▶ _Problem set_
• A. In the passage on the 1963 recording session, on what date was the album recorded?
• B. Condense the paragraph of the passage on the 1963 recording session that begins "What brought us together" into a short bulleted list that keeps its main facts.
• C. Using the passage on the 1963 recording session, state whether each statement agrees with it, answering yes or no and quoting the deciding words: (i) Lu Watters was retired at the time of the album. (ii) The nuclear power plant at Bodega Bay was eventually built. (iii) Barbara Dane's blues club, Sugar Hill, was in Los Angeles.

** begin Text block **

Strange bedfellows, you might say? In 1963 Lu Watters, Bob Mielke and Barbara Dane were each into separate scenes in the San Francisco trad jazz world. As was I: playing occasional gigs, while becoming professionally committed as a photographer and writer. More on this here.

What brought us together in one of those spontaneously rich, fleeting jazz moments was the decision by Watters (then retired) and Dane (who had been running her own San Francisco blues club called Sugar Hill) to make an album together as part of a protest movement aimed at stopping the California utilities agency from building a nuclear power plant at pristine Bodega Bay, north of San Francisco. For many reasons, the plant was never built. The recording session happened on December 1, 1963. My equipment was not yet the best, but the negatives have been in my files ever since (53 years and counting). Here are a few of those images.

** end Text block **
** begin Listed records **

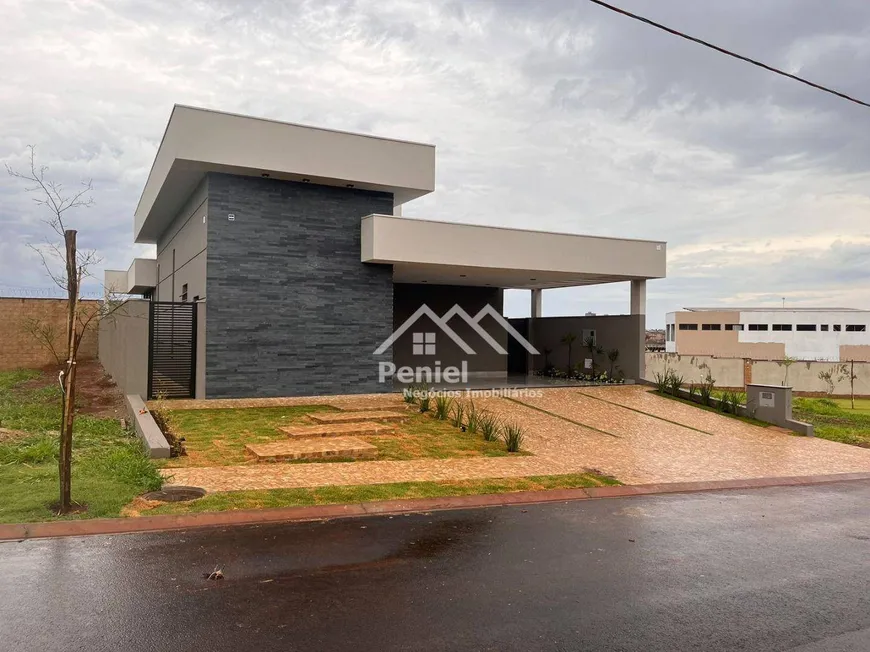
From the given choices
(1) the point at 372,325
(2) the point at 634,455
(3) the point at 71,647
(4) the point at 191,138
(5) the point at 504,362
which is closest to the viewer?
(3) the point at 71,647

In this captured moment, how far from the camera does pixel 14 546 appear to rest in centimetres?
632

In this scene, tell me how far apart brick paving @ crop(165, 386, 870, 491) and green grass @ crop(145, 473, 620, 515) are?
346mm

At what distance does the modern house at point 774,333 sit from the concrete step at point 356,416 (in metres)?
64.8

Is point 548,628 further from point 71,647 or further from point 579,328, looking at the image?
point 579,328

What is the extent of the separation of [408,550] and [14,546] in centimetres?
370

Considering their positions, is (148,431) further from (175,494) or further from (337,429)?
(175,494)

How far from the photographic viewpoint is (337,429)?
12938 mm

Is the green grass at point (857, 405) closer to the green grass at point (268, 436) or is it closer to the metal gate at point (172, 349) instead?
the green grass at point (268, 436)

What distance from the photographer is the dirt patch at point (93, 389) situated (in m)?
16.7

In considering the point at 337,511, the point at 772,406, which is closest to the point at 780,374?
the point at 772,406

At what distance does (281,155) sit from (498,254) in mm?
6911

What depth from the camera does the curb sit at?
22.3 ft

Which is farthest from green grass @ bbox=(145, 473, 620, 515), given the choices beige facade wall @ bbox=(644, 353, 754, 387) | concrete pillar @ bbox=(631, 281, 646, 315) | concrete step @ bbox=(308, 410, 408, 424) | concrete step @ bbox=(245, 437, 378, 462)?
beige facade wall @ bbox=(644, 353, 754, 387)

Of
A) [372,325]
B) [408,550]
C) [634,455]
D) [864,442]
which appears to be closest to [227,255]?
[372,325]
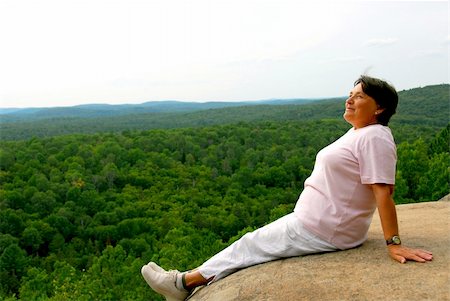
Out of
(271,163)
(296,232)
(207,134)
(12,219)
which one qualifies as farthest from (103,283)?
(207,134)

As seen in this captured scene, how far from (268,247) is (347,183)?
2.90ft

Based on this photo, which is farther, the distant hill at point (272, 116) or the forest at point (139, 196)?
the distant hill at point (272, 116)

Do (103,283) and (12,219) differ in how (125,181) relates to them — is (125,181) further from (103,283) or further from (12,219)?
(103,283)

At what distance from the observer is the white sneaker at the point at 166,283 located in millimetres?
4230

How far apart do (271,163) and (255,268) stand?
185 ft

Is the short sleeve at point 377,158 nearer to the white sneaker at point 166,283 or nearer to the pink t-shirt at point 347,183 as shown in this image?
the pink t-shirt at point 347,183

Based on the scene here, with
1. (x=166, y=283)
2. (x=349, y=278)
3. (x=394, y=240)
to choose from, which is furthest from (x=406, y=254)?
(x=166, y=283)

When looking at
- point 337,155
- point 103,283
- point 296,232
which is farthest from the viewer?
point 103,283

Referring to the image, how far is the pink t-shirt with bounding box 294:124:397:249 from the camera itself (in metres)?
3.58

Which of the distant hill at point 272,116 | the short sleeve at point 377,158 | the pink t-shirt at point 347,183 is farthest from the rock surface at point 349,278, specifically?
the distant hill at point 272,116

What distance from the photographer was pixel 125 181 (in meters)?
55.2

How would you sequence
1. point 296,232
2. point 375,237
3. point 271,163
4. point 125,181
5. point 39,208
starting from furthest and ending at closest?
1. point 271,163
2. point 125,181
3. point 39,208
4. point 375,237
5. point 296,232

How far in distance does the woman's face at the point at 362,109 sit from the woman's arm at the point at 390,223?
53 centimetres

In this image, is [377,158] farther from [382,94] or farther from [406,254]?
[406,254]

** end Listed records **

▶ _Outputs in order_
• A. December 1, 1963.

• B.
- Lu Watters, then retired, and Barbara Dane, who had run her own San Francisco blues club called Sugar Hill, decided to make an album together.
- The album was part of a protest movement against the California utilities agency's plan to build a nuclear power plant at Bodega Bay, north of San Francisco.
- The plant was never built.
- The recording session took place on December 1, 1963.
- The negatives of the session photos have been in the writer's files for 53 years and counting, though the equipment was not yet the best.

• C.
(i) Yes: "Watters (then retired)"
(ii) No: "the plant was never built"
(iii) No: "her own San Francisco blues club called Sugar Hill"